Love is the first predictor to happiness. Relationship is a natural need. Understand what you need. The problem is not the stress, but the lack of recovery.

Interesting research findings:

  • In average between 19 and 28 years old, 1/4 get 8 hours sleep in 24 hours, 75% don’t get enough sleep (USA national data).
  • Lack of sleep put on our body weight and is likely to lead to depression.
  • We are more likely to have unpleasant dreams in the earlier night and more likely to have pleasant dreams later on in the night.
  • If you can’t have 8 hours sleeps a day, naps over the day will help.
  • Americans are in general are among the least tactile people in the world.
  • Introvert people have higher innate level of arousal; extrovert people have lower level of arousal. Introvert people need alcohol to reduce level of arousal. Extrovert people need coffee to help them up to their optimum level of arousal.
  • 2/3 of marriages today end up in divorces. It doesn’t mean the 1/3 is thriving. [Really? I don’t think it’s the Asian society although it’s worse than older generations, but this is a shock figure!]

People and their work:

  • William Dement – sleep and well-being
  • Tiffany Field – the importance of touch by research about touching premature babies.
  • William Masters and Virginia Jonson – the importance of touch in the sex therapy
  • Harry Harlow – the importance of touch by research about monkey babies.
  • Virginia Satir – We need 4 hugs a day for survival. We need 8 hugs a day for maintenance. We need 12 hugs a day for growth.
  • Martin Seligman – happy people recover quicker, they have thriving interpersonal relationships.
  • Brian Little – a restorative niche, formal recovery (see his article)
  • John Gottman – research on single sex relationship and opposite relationship – predict divorce with an accuracy level of 94%.
  • David Myers – companionship, life-long relationship
  • Leo Buscaglia – perfect relationship
  • David Schnarch’s book Passionate Marriage

Dr Tal Ben-Shahar – Harvard Open Courses 1504 – Positive Psychology 17

In this session, Tal talked a lot about the importance of exercises in relation to the topic of Mind-Body.

The barriers to exercises are below. Exercise itself and the recognition of the importance of exercises will help us overcome the barriers.

  • Starting to do it is not easy as we felt the ache and challenge to our body.
  • Lack of time. Actually it’s an investment. It does not rely on self-discipline, but it’s a ritual we should have.
  • Our subconscious about exercises.

When Tal talked about exercise implements in schools, I thought through how I grew up. I don’t know if China has foreseen the importance of physical exercises or not, but some well-being concepts (e.g., cooking healthy food, having 100 steps strolling after dinner) have embedded in the Chinese culture for hundreds and thousands years.
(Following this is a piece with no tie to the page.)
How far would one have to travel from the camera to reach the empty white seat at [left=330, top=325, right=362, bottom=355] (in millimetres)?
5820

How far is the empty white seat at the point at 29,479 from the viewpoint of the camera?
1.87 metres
Actually, the sports class is a part of the education in China from nursery to university. It’s a compulsory course and we needed to pass the exam to get the credit of the course as a part of the study grade. However, truly and sadly I can see nowadays more and more young students have become less and less doing physical exercises because they have electronic toys, video games, iPod, TV and social media to entertain indoors.

I laughed when Tal talking about his experience of enlightened and his meditation class. I can see that I am not able to do a long meditation at all. My mind wanders a lot most of time. 30 minutes per day is fairly a lot for me. This is the 4th time I listened to the course. I remember that I skipped the sitting meditation practice in the first two times; last time I was doing something else over the time when Tal was practicing it with his students in the session; and this time I could really follow and was willing to try. It did bring calmness to me in a few minutes.
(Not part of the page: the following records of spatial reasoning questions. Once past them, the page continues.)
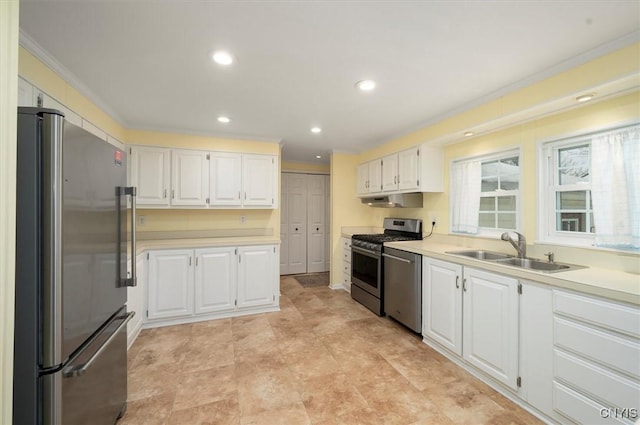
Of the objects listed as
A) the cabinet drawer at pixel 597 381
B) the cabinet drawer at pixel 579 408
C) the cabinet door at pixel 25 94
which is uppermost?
the cabinet door at pixel 25 94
Meditation is to focus on one thing; its foundation is deep breathing, and it’s no bad or good meditation. It’s about being here and now.

The foundation of happiness revolution has to come with an exercise revolution.

Mindfulness simply changes us from doing to being.

Tal recommended “deep breathing”, which is important to everyone and can be practiced easily. Tal noted it again, this class is to help us chip away the excess stone so that we can go back our natural wisdom, our natural healer.